Status: The replacement for the C130 Hercules transport aircraft has been undergoing air-to-air refuelling, cold weather and fatigue trials this year. European nations hammered out an agreement to fund cost overruns in November, with Germany cutting its order by 7 aircraft to 53. Britain cut its order to 22 from 25 in March last year.

Project: Joint Combat Aircraft (F-35 Lightning II)

Estimated Cost: 2.4 billion pounds

Contractor: Lockheed Martin, Northrop Grumman, BAE Systems, Pratt and Witney, Rolls-Royce

Status: No firm order has yet been placed for the Harrier jump jet replacement being developed with the United States. But Britain announced in last year’s review that it would drop plans to buy a more expensive vertical take-off variant powered by Rolls-Royce lift technology.
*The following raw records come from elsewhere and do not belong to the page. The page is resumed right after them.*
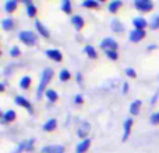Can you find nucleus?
<instances>
[{
    "label": "nucleus",
    "mask_w": 159,
    "mask_h": 153,
    "mask_svg": "<svg viewBox=\"0 0 159 153\" xmlns=\"http://www.w3.org/2000/svg\"><path fill=\"white\" fill-rule=\"evenodd\" d=\"M106 56L110 59V60H117L119 59V55H117V52L116 50H106Z\"/></svg>",
    "instance_id": "c756f323"
},
{
    "label": "nucleus",
    "mask_w": 159,
    "mask_h": 153,
    "mask_svg": "<svg viewBox=\"0 0 159 153\" xmlns=\"http://www.w3.org/2000/svg\"><path fill=\"white\" fill-rule=\"evenodd\" d=\"M45 55H46L50 60L57 61V63H59V61H61V59H63L61 52H60V50H57V49H49V50H46V52H45Z\"/></svg>",
    "instance_id": "39448f33"
},
{
    "label": "nucleus",
    "mask_w": 159,
    "mask_h": 153,
    "mask_svg": "<svg viewBox=\"0 0 159 153\" xmlns=\"http://www.w3.org/2000/svg\"><path fill=\"white\" fill-rule=\"evenodd\" d=\"M20 49L17 46H14V47H11V50H10V56H13V57H18L20 56Z\"/></svg>",
    "instance_id": "7c9ffc66"
},
{
    "label": "nucleus",
    "mask_w": 159,
    "mask_h": 153,
    "mask_svg": "<svg viewBox=\"0 0 159 153\" xmlns=\"http://www.w3.org/2000/svg\"><path fill=\"white\" fill-rule=\"evenodd\" d=\"M133 25H134V29H144V28L148 25V22L145 21V18L143 17H135L133 20Z\"/></svg>",
    "instance_id": "9d476101"
},
{
    "label": "nucleus",
    "mask_w": 159,
    "mask_h": 153,
    "mask_svg": "<svg viewBox=\"0 0 159 153\" xmlns=\"http://www.w3.org/2000/svg\"><path fill=\"white\" fill-rule=\"evenodd\" d=\"M25 4H27V14H28V17H34L36 14V7H35V4L34 3H31V2H25Z\"/></svg>",
    "instance_id": "412c9836"
},
{
    "label": "nucleus",
    "mask_w": 159,
    "mask_h": 153,
    "mask_svg": "<svg viewBox=\"0 0 159 153\" xmlns=\"http://www.w3.org/2000/svg\"><path fill=\"white\" fill-rule=\"evenodd\" d=\"M134 7L137 8L141 13H147V11H151L154 4H152L151 0H135L134 2Z\"/></svg>",
    "instance_id": "7ed1b4c3"
},
{
    "label": "nucleus",
    "mask_w": 159,
    "mask_h": 153,
    "mask_svg": "<svg viewBox=\"0 0 159 153\" xmlns=\"http://www.w3.org/2000/svg\"><path fill=\"white\" fill-rule=\"evenodd\" d=\"M82 6L88 7V8H96V7H99V3L96 2V0H84Z\"/></svg>",
    "instance_id": "a878e982"
},
{
    "label": "nucleus",
    "mask_w": 159,
    "mask_h": 153,
    "mask_svg": "<svg viewBox=\"0 0 159 153\" xmlns=\"http://www.w3.org/2000/svg\"><path fill=\"white\" fill-rule=\"evenodd\" d=\"M130 41L131 42H140L141 39L145 38V31L144 29H133L130 32Z\"/></svg>",
    "instance_id": "0eeeda50"
},
{
    "label": "nucleus",
    "mask_w": 159,
    "mask_h": 153,
    "mask_svg": "<svg viewBox=\"0 0 159 153\" xmlns=\"http://www.w3.org/2000/svg\"><path fill=\"white\" fill-rule=\"evenodd\" d=\"M110 27H112L113 32H116V33L123 32V29H124V25L121 24L119 20H112V22H110Z\"/></svg>",
    "instance_id": "2eb2a0df"
},
{
    "label": "nucleus",
    "mask_w": 159,
    "mask_h": 153,
    "mask_svg": "<svg viewBox=\"0 0 159 153\" xmlns=\"http://www.w3.org/2000/svg\"><path fill=\"white\" fill-rule=\"evenodd\" d=\"M149 27H151V29H159V15L152 18V21L149 22Z\"/></svg>",
    "instance_id": "c85d7f7f"
},
{
    "label": "nucleus",
    "mask_w": 159,
    "mask_h": 153,
    "mask_svg": "<svg viewBox=\"0 0 159 153\" xmlns=\"http://www.w3.org/2000/svg\"><path fill=\"white\" fill-rule=\"evenodd\" d=\"M17 0H7L4 4V10L7 11V13H11V11H14L17 8Z\"/></svg>",
    "instance_id": "aec40b11"
},
{
    "label": "nucleus",
    "mask_w": 159,
    "mask_h": 153,
    "mask_svg": "<svg viewBox=\"0 0 159 153\" xmlns=\"http://www.w3.org/2000/svg\"><path fill=\"white\" fill-rule=\"evenodd\" d=\"M0 90H4V84H0Z\"/></svg>",
    "instance_id": "58836bf2"
},
{
    "label": "nucleus",
    "mask_w": 159,
    "mask_h": 153,
    "mask_svg": "<svg viewBox=\"0 0 159 153\" xmlns=\"http://www.w3.org/2000/svg\"><path fill=\"white\" fill-rule=\"evenodd\" d=\"M2 27H3V29H6V31L13 29L14 28V21L11 18H4L2 21Z\"/></svg>",
    "instance_id": "4be33fe9"
},
{
    "label": "nucleus",
    "mask_w": 159,
    "mask_h": 153,
    "mask_svg": "<svg viewBox=\"0 0 159 153\" xmlns=\"http://www.w3.org/2000/svg\"><path fill=\"white\" fill-rule=\"evenodd\" d=\"M140 109H141V100H134L130 104V113L134 116L140 113Z\"/></svg>",
    "instance_id": "6ab92c4d"
},
{
    "label": "nucleus",
    "mask_w": 159,
    "mask_h": 153,
    "mask_svg": "<svg viewBox=\"0 0 159 153\" xmlns=\"http://www.w3.org/2000/svg\"><path fill=\"white\" fill-rule=\"evenodd\" d=\"M16 120V111L14 110H7V111L3 114L2 117V123L3 124H7V123H11V121Z\"/></svg>",
    "instance_id": "f8f14e48"
},
{
    "label": "nucleus",
    "mask_w": 159,
    "mask_h": 153,
    "mask_svg": "<svg viewBox=\"0 0 159 153\" xmlns=\"http://www.w3.org/2000/svg\"><path fill=\"white\" fill-rule=\"evenodd\" d=\"M77 82H80V84L82 82V76H81V74H77Z\"/></svg>",
    "instance_id": "e433bc0d"
},
{
    "label": "nucleus",
    "mask_w": 159,
    "mask_h": 153,
    "mask_svg": "<svg viewBox=\"0 0 159 153\" xmlns=\"http://www.w3.org/2000/svg\"><path fill=\"white\" fill-rule=\"evenodd\" d=\"M30 85H31V78L28 75L22 76V78L20 79V86H21L22 89H28V88H30Z\"/></svg>",
    "instance_id": "b1692460"
},
{
    "label": "nucleus",
    "mask_w": 159,
    "mask_h": 153,
    "mask_svg": "<svg viewBox=\"0 0 159 153\" xmlns=\"http://www.w3.org/2000/svg\"><path fill=\"white\" fill-rule=\"evenodd\" d=\"M14 102H16L18 106H21V107H25V109L28 110L30 113H32V104L30 103V102L27 100V99L24 98V96H21V95H18V96H16V99H14Z\"/></svg>",
    "instance_id": "6e6552de"
},
{
    "label": "nucleus",
    "mask_w": 159,
    "mask_h": 153,
    "mask_svg": "<svg viewBox=\"0 0 159 153\" xmlns=\"http://www.w3.org/2000/svg\"><path fill=\"white\" fill-rule=\"evenodd\" d=\"M131 127H133V118H127L126 121L123 123V129H124V134H123V142H126L129 139L130 134H131Z\"/></svg>",
    "instance_id": "423d86ee"
},
{
    "label": "nucleus",
    "mask_w": 159,
    "mask_h": 153,
    "mask_svg": "<svg viewBox=\"0 0 159 153\" xmlns=\"http://www.w3.org/2000/svg\"><path fill=\"white\" fill-rule=\"evenodd\" d=\"M89 145H91V141L89 139L81 141V142L77 145V148H75V153H85L88 149H89Z\"/></svg>",
    "instance_id": "9b49d317"
},
{
    "label": "nucleus",
    "mask_w": 159,
    "mask_h": 153,
    "mask_svg": "<svg viewBox=\"0 0 159 153\" xmlns=\"http://www.w3.org/2000/svg\"><path fill=\"white\" fill-rule=\"evenodd\" d=\"M35 27H36L38 32L41 33L42 36H45V38H49V31H48V28L45 27V25L42 24L41 21H35Z\"/></svg>",
    "instance_id": "dca6fc26"
},
{
    "label": "nucleus",
    "mask_w": 159,
    "mask_h": 153,
    "mask_svg": "<svg viewBox=\"0 0 159 153\" xmlns=\"http://www.w3.org/2000/svg\"><path fill=\"white\" fill-rule=\"evenodd\" d=\"M82 102H84V98H82V95H75L74 96V103L75 104H81Z\"/></svg>",
    "instance_id": "72a5a7b5"
},
{
    "label": "nucleus",
    "mask_w": 159,
    "mask_h": 153,
    "mask_svg": "<svg viewBox=\"0 0 159 153\" xmlns=\"http://www.w3.org/2000/svg\"><path fill=\"white\" fill-rule=\"evenodd\" d=\"M89 129H91L89 124H88V123H82L81 125L78 127L77 135H78V137H81V138H85V137H87V134H89Z\"/></svg>",
    "instance_id": "4468645a"
},
{
    "label": "nucleus",
    "mask_w": 159,
    "mask_h": 153,
    "mask_svg": "<svg viewBox=\"0 0 159 153\" xmlns=\"http://www.w3.org/2000/svg\"><path fill=\"white\" fill-rule=\"evenodd\" d=\"M56 127H57V121H56L55 118H50V120H48L46 123L43 124V129H45V131H53Z\"/></svg>",
    "instance_id": "f3484780"
},
{
    "label": "nucleus",
    "mask_w": 159,
    "mask_h": 153,
    "mask_svg": "<svg viewBox=\"0 0 159 153\" xmlns=\"http://www.w3.org/2000/svg\"><path fill=\"white\" fill-rule=\"evenodd\" d=\"M126 74L129 75L130 78H135V76H137V72H135L133 68H130V67H129V68H126Z\"/></svg>",
    "instance_id": "473e14b6"
},
{
    "label": "nucleus",
    "mask_w": 159,
    "mask_h": 153,
    "mask_svg": "<svg viewBox=\"0 0 159 153\" xmlns=\"http://www.w3.org/2000/svg\"><path fill=\"white\" fill-rule=\"evenodd\" d=\"M121 6H123V2H121V0H113V2L109 3V11L110 13H116Z\"/></svg>",
    "instance_id": "a211bd4d"
},
{
    "label": "nucleus",
    "mask_w": 159,
    "mask_h": 153,
    "mask_svg": "<svg viewBox=\"0 0 159 153\" xmlns=\"http://www.w3.org/2000/svg\"><path fill=\"white\" fill-rule=\"evenodd\" d=\"M18 39L24 42L25 45H28V46H34L36 43V35L31 31H21L18 33Z\"/></svg>",
    "instance_id": "f03ea898"
},
{
    "label": "nucleus",
    "mask_w": 159,
    "mask_h": 153,
    "mask_svg": "<svg viewBox=\"0 0 159 153\" xmlns=\"http://www.w3.org/2000/svg\"><path fill=\"white\" fill-rule=\"evenodd\" d=\"M157 99H158V93H155V95H154V98H152V100H151V104H155V102H157Z\"/></svg>",
    "instance_id": "c9c22d12"
},
{
    "label": "nucleus",
    "mask_w": 159,
    "mask_h": 153,
    "mask_svg": "<svg viewBox=\"0 0 159 153\" xmlns=\"http://www.w3.org/2000/svg\"><path fill=\"white\" fill-rule=\"evenodd\" d=\"M155 47H157V45H151V46H149V47H148V49H149V50H154V49H155Z\"/></svg>",
    "instance_id": "4c0bfd02"
},
{
    "label": "nucleus",
    "mask_w": 159,
    "mask_h": 153,
    "mask_svg": "<svg viewBox=\"0 0 159 153\" xmlns=\"http://www.w3.org/2000/svg\"><path fill=\"white\" fill-rule=\"evenodd\" d=\"M52 76H53V70L52 68H45L43 70V72H42L41 82H39V86H38V92H36V98H38V99L42 98V93H43L46 85L50 82Z\"/></svg>",
    "instance_id": "f257e3e1"
},
{
    "label": "nucleus",
    "mask_w": 159,
    "mask_h": 153,
    "mask_svg": "<svg viewBox=\"0 0 159 153\" xmlns=\"http://www.w3.org/2000/svg\"><path fill=\"white\" fill-rule=\"evenodd\" d=\"M151 123L152 124H159V111L154 113V114L151 116Z\"/></svg>",
    "instance_id": "2f4dec72"
},
{
    "label": "nucleus",
    "mask_w": 159,
    "mask_h": 153,
    "mask_svg": "<svg viewBox=\"0 0 159 153\" xmlns=\"http://www.w3.org/2000/svg\"><path fill=\"white\" fill-rule=\"evenodd\" d=\"M45 95H46V98L49 99V102H56L57 100V98H59V95L56 93V90H53V89H48L46 92H45Z\"/></svg>",
    "instance_id": "5701e85b"
},
{
    "label": "nucleus",
    "mask_w": 159,
    "mask_h": 153,
    "mask_svg": "<svg viewBox=\"0 0 159 153\" xmlns=\"http://www.w3.org/2000/svg\"><path fill=\"white\" fill-rule=\"evenodd\" d=\"M84 52L87 53V55L89 56L91 59H96V50L93 49V47L91 46V45H87V46L84 47Z\"/></svg>",
    "instance_id": "393cba45"
},
{
    "label": "nucleus",
    "mask_w": 159,
    "mask_h": 153,
    "mask_svg": "<svg viewBox=\"0 0 159 153\" xmlns=\"http://www.w3.org/2000/svg\"><path fill=\"white\" fill-rule=\"evenodd\" d=\"M71 24L74 25L75 29L80 31L82 27H84V18H82L81 15H78V14H77V15H73L71 17Z\"/></svg>",
    "instance_id": "ddd939ff"
},
{
    "label": "nucleus",
    "mask_w": 159,
    "mask_h": 153,
    "mask_svg": "<svg viewBox=\"0 0 159 153\" xmlns=\"http://www.w3.org/2000/svg\"><path fill=\"white\" fill-rule=\"evenodd\" d=\"M61 10L67 14L71 13V2H70V0H63V3H61Z\"/></svg>",
    "instance_id": "bb28decb"
},
{
    "label": "nucleus",
    "mask_w": 159,
    "mask_h": 153,
    "mask_svg": "<svg viewBox=\"0 0 159 153\" xmlns=\"http://www.w3.org/2000/svg\"><path fill=\"white\" fill-rule=\"evenodd\" d=\"M129 92V84L127 82H124L123 84V93H127Z\"/></svg>",
    "instance_id": "f704fd0d"
},
{
    "label": "nucleus",
    "mask_w": 159,
    "mask_h": 153,
    "mask_svg": "<svg viewBox=\"0 0 159 153\" xmlns=\"http://www.w3.org/2000/svg\"><path fill=\"white\" fill-rule=\"evenodd\" d=\"M41 153H64V148L60 145H50L41 149Z\"/></svg>",
    "instance_id": "1a4fd4ad"
},
{
    "label": "nucleus",
    "mask_w": 159,
    "mask_h": 153,
    "mask_svg": "<svg viewBox=\"0 0 159 153\" xmlns=\"http://www.w3.org/2000/svg\"><path fill=\"white\" fill-rule=\"evenodd\" d=\"M59 78H60V81H69L70 79V71H67V70H61L60 74H59Z\"/></svg>",
    "instance_id": "cd10ccee"
},
{
    "label": "nucleus",
    "mask_w": 159,
    "mask_h": 153,
    "mask_svg": "<svg viewBox=\"0 0 159 153\" xmlns=\"http://www.w3.org/2000/svg\"><path fill=\"white\" fill-rule=\"evenodd\" d=\"M101 47L106 52V50H116L117 49V42L113 38H105L103 41L101 42Z\"/></svg>",
    "instance_id": "20e7f679"
}]
</instances>
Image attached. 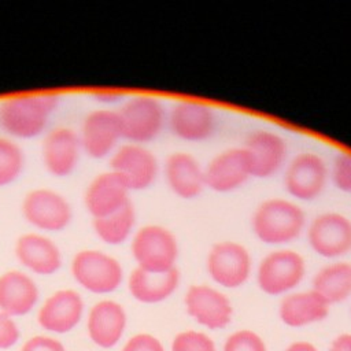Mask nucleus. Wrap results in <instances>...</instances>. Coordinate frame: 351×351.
Here are the masks:
<instances>
[{
    "label": "nucleus",
    "mask_w": 351,
    "mask_h": 351,
    "mask_svg": "<svg viewBox=\"0 0 351 351\" xmlns=\"http://www.w3.org/2000/svg\"><path fill=\"white\" fill-rule=\"evenodd\" d=\"M60 97L52 92L26 93L0 101V129L12 140L36 138L48 128Z\"/></svg>",
    "instance_id": "obj_1"
},
{
    "label": "nucleus",
    "mask_w": 351,
    "mask_h": 351,
    "mask_svg": "<svg viewBox=\"0 0 351 351\" xmlns=\"http://www.w3.org/2000/svg\"><path fill=\"white\" fill-rule=\"evenodd\" d=\"M307 217L298 202L269 197L259 203L251 217L254 236L267 245H287L306 232Z\"/></svg>",
    "instance_id": "obj_2"
},
{
    "label": "nucleus",
    "mask_w": 351,
    "mask_h": 351,
    "mask_svg": "<svg viewBox=\"0 0 351 351\" xmlns=\"http://www.w3.org/2000/svg\"><path fill=\"white\" fill-rule=\"evenodd\" d=\"M130 254L136 267L149 273H166L176 269L180 247L177 237L169 228L148 223L133 233Z\"/></svg>",
    "instance_id": "obj_3"
},
{
    "label": "nucleus",
    "mask_w": 351,
    "mask_h": 351,
    "mask_svg": "<svg viewBox=\"0 0 351 351\" xmlns=\"http://www.w3.org/2000/svg\"><path fill=\"white\" fill-rule=\"evenodd\" d=\"M70 273L78 287L93 295H110L123 282L121 262L96 248L80 250L70 262Z\"/></svg>",
    "instance_id": "obj_4"
},
{
    "label": "nucleus",
    "mask_w": 351,
    "mask_h": 351,
    "mask_svg": "<svg viewBox=\"0 0 351 351\" xmlns=\"http://www.w3.org/2000/svg\"><path fill=\"white\" fill-rule=\"evenodd\" d=\"M117 111L126 143L147 145L162 133L167 122L163 103L151 95L126 97Z\"/></svg>",
    "instance_id": "obj_5"
},
{
    "label": "nucleus",
    "mask_w": 351,
    "mask_h": 351,
    "mask_svg": "<svg viewBox=\"0 0 351 351\" xmlns=\"http://www.w3.org/2000/svg\"><path fill=\"white\" fill-rule=\"evenodd\" d=\"M306 276V261L291 248H277L266 254L256 270L258 288L269 296L293 292Z\"/></svg>",
    "instance_id": "obj_6"
},
{
    "label": "nucleus",
    "mask_w": 351,
    "mask_h": 351,
    "mask_svg": "<svg viewBox=\"0 0 351 351\" xmlns=\"http://www.w3.org/2000/svg\"><path fill=\"white\" fill-rule=\"evenodd\" d=\"M23 219L41 233H59L69 228L73 207L67 197L51 188L30 189L22 199Z\"/></svg>",
    "instance_id": "obj_7"
},
{
    "label": "nucleus",
    "mask_w": 351,
    "mask_h": 351,
    "mask_svg": "<svg viewBox=\"0 0 351 351\" xmlns=\"http://www.w3.org/2000/svg\"><path fill=\"white\" fill-rule=\"evenodd\" d=\"M330 177L326 160L317 152L296 154L284 167V188L295 202H311L322 195Z\"/></svg>",
    "instance_id": "obj_8"
},
{
    "label": "nucleus",
    "mask_w": 351,
    "mask_h": 351,
    "mask_svg": "<svg viewBox=\"0 0 351 351\" xmlns=\"http://www.w3.org/2000/svg\"><path fill=\"white\" fill-rule=\"evenodd\" d=\"M206 269L217 285L234 289L248 281L252 271V258L248 248L241 243L222 240L210 248Z\"/></svg>",
    "instance_id": "obj_9"
},
{
    "label": "nucleus",
    "mask_w": 351,
    "mask_h": 351,
    "mask_svg": "<svg viewBox=\"0 0 351 351\" xmlns=\"http://www.w3.org/2000/svg\"><path fill=\"white\" fill-rule=\"evenodd\" d=\"M310 248L326 259H337L351 251V219L337 211L317 214L306 226Z\"/></svg>",
    "instance_id": "obj_10"
},
{
    "label": "nucleus",
    "mask_w": 351,
    "mask_h": 351,
    "mask_svg": "<svg viewBox=\"0 0 351 351\" xmlns=\"http://www.w3.org/2000/svg\"><path fill=\"white\" fill-rule=\"evenodd\" d=\"M78 136L81 148L89 158H110L123 140L118 111L106 107L92 110L84 117Z\"/></svg>",
    "instance_id": "obj_11"
},
{
    "label": "nucleus",
    "mask_w": 351,
    "mask_h": 351,
    "mask_svg": "<svg viewBox=\"0 0 351 351\" xmlns=\"http://www.w3.org/2000/svg\"><path fill=\"white\" fill-rule=\"evenodd\" d=\"M84 313L82 295L77 289L62 288L48 295L38 306L36 321L49 335H66L80 325Z\"/></svg>",
    "instance_id": "obj_12"
},
{
    "label": "nucleus",
    "mask_w": 351,
    "mask_h": 351,
    "mask_svg": "<svg viewBox=\"0 0 351 351\" xmlns=\"http://www.w3.org/2000/svg\"><path fill=\"white\" fill-rule=\"evenodd\" d=\"M110 170L117 173L132 192L145 191L158 178L159 162L147 145L125 143L110 156Z\"/></svg>",
    "instance_id": "obj_13"
},
{
    "label": "nucleus",
    "mask_w": 351,
    "mask_h": 351,
    "mask_svg": "<svg viewBox=\"0 0 351 351\" xmlns=\"http://www.w3.org/2000/svg\"><path fill=\"white\" fill-rule=\"evenodd\" d=\"M186 314L199 325L219 330L226 328L233 317V306L229 298L207 284L191 285L184 296Z\"/></svg>",
    "instance_id": "obj_14"
},
{
    "label": "nucleus",
    "mask_w": 351,
    "mask_h": 351,
    "mask_svg": "<svg viewBox=\"0 0 351 351\" xmlns=\"http://www.w3.org/2000/svg\"><path fill=\"white\" fill-rule=\"evenodd\" d=\"M241 147L248 156L252 178L274 177L287 165V141L273 130H254L247 136Z\"/></svg>",
    "instance_id": "obj_15"
},
{
    "label": "nucleus",
    "mask_w": 351,
    "mask_h": 351,
    "mask_svg": "<svg viewBox=\"0 0 351 351\" xmlns=\"http://www.w3.org/2000/svg\"><path fill=\"white\" fill-rule=\"evenodd\" d=\"M14 255L18 263L34 276H53L63 265V255L59 245L48 234L41 232L21 234L14 244Z\"/></svg>",
    "instance_id": "obj_16"
},
{
    "label": "nucleus",
    "mask_w": 351,
    "mask_h": 351,
    "mask_svg": "<svg viewBox=\"0 0 351 351\" xmlns=\"http://www.w3.org/2000/svg\"><path fill=\"white\" fill-rule=\"evenodd\" d=\"M82 148L78 132L69 126L49 129L41 144V159L45 170L56 178H64L78 166Z\"/></svg>",
    "instance_id": "obj_17"
},
{
    "label": "nucleus",
    "mask_w": 351,
    "mask_h": 351,
    "mask_svg": "<svg viewBox=\"0 0 351 351\" xmlns=\"http://www.w3.org/2000/svg\"><path fill=\"white\" fill-rule=\"evenodd\" d=\"M171 133L188 143L208 140L217 129L215 111L206 103L182 100L174 104L167 115Z\"/></svg>",
    "instance_id": "obj_18"
},
{
    "label": "nucleus",
    "mask_w": 351,
    "mask_h": 351,
    "mask_svg": "<svg viewBox=\"0 0 351 351\" xmlns=\"http://www.w3.org/2000/svg\"><path fill=\"white\" fill-rule=\"evenodd\" d=\"M250 178H252L251 166L243 147L221 151L204 166L206 188L218 193L237 191Z\"/></svg>",
    "instance_id": "obj_19"
},
{
    "label": "nucleus",
    "mask_w": 351,
    "mask_h": 351,
    "mask_svg": "<svg viewBox=\"0 0 351 351\" xmlns=\"http://www.w3.org/2000/svg\"><path fill=\"white\" fill-rule=\"evenodd\" d=\"M128 326L125 307L112 299H101L93 303L86 315V335L99 348H114Z\"/></svg>",
    "instance_id": "obj_20"
},
{
    "label": "nucleus",
    "mask_w": 351,
    "mask_h": 351,
    "mask_svg": "<svg viewBox=\"0 0 351 351\" xmlns=\"http://www.w3.org/2000/svg\"><path fill=\"white\" fill-rule=\"evenodd\" d=\"M130 189L126 182L110 169L95 176L86 185L84 206L92 219L106 217L130 203Z\"/></svg>",
    "instance_id": "obj_21"
},
{
    "label": "nucleus",
    "mask_w": 351,
    "mask_h": 351,
    "mask_svg": "<svg viewBox=\"0 0 351 351\" xmlns=\"http://www.w3.org/2000/svg\"><path fill=\"white\" fill-rule=\"evenodd\" d=\"M163 176L169 189L180 199H196L206 189L204 167L189 152H171L163 163Z\"/></svg>",
    "instance_id": "obj_22"
},
{
    "label": "nucleus",
    "mask_w": 351,
    "mask_h": 351,
    "mask_svg": "<svg viewBox=\"0 0 351 351\" xmlns=\"http://www.w3.org/2000/svg\"><path fill=\"white\" fill-rule=\"evenodd\" d=\"M40 300L36 280L25 270H7L0 274V311L11 318L30 314Z\"/></svg>",
    "instance_id": "obj_23"
},
{
    "label": "nucleus",
    "mask_w": 351,
    "mask_h": 351,
    "mask_svg": "<svg viewBox=\"0 0 351 351\" xmlns=\"http://www.w3.org/2000/svg\"><path fill=\"white\" fill-rule=\"evenodd\" d=\"M329 315V304L313 289L291 292L282 296L278 317L291 328H302L324 321Z\"/></svg>",
    "instance_id": "obj_24"
},
{
    "label": "nucleus",
    "mask_w": 351,
    "mask_h": 351,
    "mask_svg": "<svg viewBox=\"0 0 351 351\" xmlns=\"http://www.w3.org/2000/svg\"><path fill=\"white\" fill-rule=\"evenodd\" d=\"M180 280L177 267L166 273H149L136 267L128 277V291L140 303L156 304L169 299L176 292Z\"/></svg>",
    "instance_id": "obj_25"
},
{
    "label": "nucleus",
    "mask_w": 351,
    "mask_h": 351,
    "mask_svg": "<svg viewBox=\"0 0 351 351\" xmlns=\"http://www.w3.org/2000/svg\"><path fill=\"white\" fill-rule=\"evenodd\" d=\"M311 284V289L329 306L344 302L351 296V263L337 261L321 267Z\"/></svg>",
    "instance_id": "obj_26"
},
{
    "label": "nucleus",
    "mask_w": 351,
    "mask_h": 351,
    "mask_svg": "<svg viewBox=\"0 0 351 351\" xmlns=\"http://www.w3.org/2000/svg\"><path fill=\"white\" fill-rule=\"evenodd\" d=\"M136 210L132 202L115 213L92 219V228L100 241L107 245H121L136 232Z\"/></svg>",
    "instance_id": "obj_27"
},
{
    "label": "nucleus",
    "mask_w": 351,
    "mask_h": 351,
    "mask_svg": "<svg viewBox=\"0 0 351 351\" xmlns=\"http://www.w3.org/2000/svg\"><path fill=\"white\" fill-rule=\"evenodd\" d=\"M25 163V151L18 141L0 136V188L14 184L22 176Z\"/></svg>",
    "instance_id": "obj_28"
},
{
    "label": "nucleus",
    "mask_w": 351,
    "mask_h": 351,
    "mask_svg": "<svg viewBox=\"0 0 351 351\" xmlns=\"http://www.w3.org/2000/svg\"><path fill=\"white\" fill-rule=\"evenodd\" d=\"M171 351H217V347L207 333L188 329L174 336Z\"/></svg>",
    "instance_id": "obj_29"
},
{
    "label": "nucleus",
    "mask_w": 351,
    "mask_h": 351,
    "mask_svg": "<svg viewBox=\"0 0 351 351\" xmlns=\"http://www.w3.org/2000/svg\"><path fill=\"white\" fill-rule=\"evenodd\" d=\"M222 351H267V347L256 332L240 329L228 336Z\"/></svg>",
    "instance_id": "obj_30"
},
{
    "label": "nucleus",
    "mask_w": 351,
    "mask_h": 351,
    "mask_svg": "<svg viewBox=\"0 0 351 351\" xmlns=\"http://www.w3.org/2000/svg\"><path fill=\"white\" fill-rule=\"evenodd\" d=\"M330 178L337 189L351 193V152H341L335 158Z\"/></svg>",
    "instance_id": "obj_31"
},
{
    "label": "nucleus",
    "mask_w": 351,
    "mask_h": 351,
    "mask_svg": "<svg viewBox=\"0 0 351 351\" xmlns=\"http://www.w3.org/2000/svg\"><path fill=\"white\" fill-rule=\"evenodd\" d=\"M121 351H165V347L156 336L141 332L129 337Z\"/></svg>",
    "instance_id": "obj_32"
},
{
    "label": "nucleus",
    "mask_w": 351,
    "mask_h": 351,
    "mask_svg": "<svg viewBox=\"0 0 351 351\" xmlns=\"http://www.w3.org/2000/svg\"><path fill=\"white\" fill-rule=\"evenodd\" d=\"M21 351H67L66 346L52 335H34L25 340Z\"/></svg>",
    "instance_id": "obj_33"
},
{
    "label": "nucleus",
    "mask_w": 351,
    "mask_h": 351,
    "mask_svg": "<svg viewBox=\"0 0 351 351\" xmlns=\"http://www.w3.org/2000/svg\"><path fill=\"white\" fill-rule=\"evenodd\" d=\"M21 337L19 326L14 318L0 311V350L14 347Z\"/></svg>",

The Ministry of Defence says its plans assume Britain will need 150 aircraft.

Project: Lynx Wildcat light helicopter

Estimated Cost: 1.7 billion pounds

Contractor: Finmeccanica’s Agusta Westland

Status: The programme to deliver multi-role helicopters to the Royal Navy and British Army in 2014 and 2015 was cut from 80 to 62 units in 2009.

Project: Beyond Visual Range Air-to-Air Missile (Meteor)

Estimated Cost: 1.3 billion pounds

Contractor: MBDA UK Ltd (BAE Systems, EADS, Finmeccanica)

Status: The contract for an air-to-air missile to equip the Eurofighter Typhoon, as well as Sweden’s Saab Gripen and France’s Dassault Rafale aircraft, was awarded in 2002 with the development programme due to run until late 2011. MBDA expects to deliver its first production missiles during 2012.

Project: United Kingdom Military Flying Training Capability

Estimated Cost: 0.9 billion pounds

Contractor: Lockheed Martin, Babcock

Status: The Ascent consortium is due to deliver its first outsourced MFTS course in November 2011.

Project: Watchkeeper unmanned aerial surveillance vehicle

Estimated Cost: 0.9 billion pounds

Contractors: Thales, Elbit Systems

Status: Britain has ordered 54 Watchkeeper UAVs and last year’s review referred to Britain’s fast-jet fleet being “complemented by a growing fleet of unmanned air vehicles.” The aircraft made its maiden flight in April 2010.

Project: Merlin helicopter Capability Sustainment Programme

Estimated Cost: 0.8 billion pounds

Contractors: Lockheed Martin, Finmeccanica’s Agusta Westland

Status: A contract to update avionics on 30 EH101 Merlin helicopters with upgraded versions entering service in 2013 and full operational capability due by December 2014.

Project: Falcon communication system

Estimated Cost: 0.3 billion pounds

Contractors: BAE Systems

Status: The battlefield communication capability was awarded to BAE Systems in March 2006 and entered service in 2010.

Project: Tornado fighter aircraft upgrade

Estimated Cost: 0.3 billion pounds

Contractors: BAE Systems

Status: BAE was awarded the contract to upgrade communications on the Tornado GR4 and to integrate a precision guided bomb in 2008 with upgraded versions due to come into service next year. Under last year’s defence review, the RAF’s Tornados are due to be largely phased out over several years.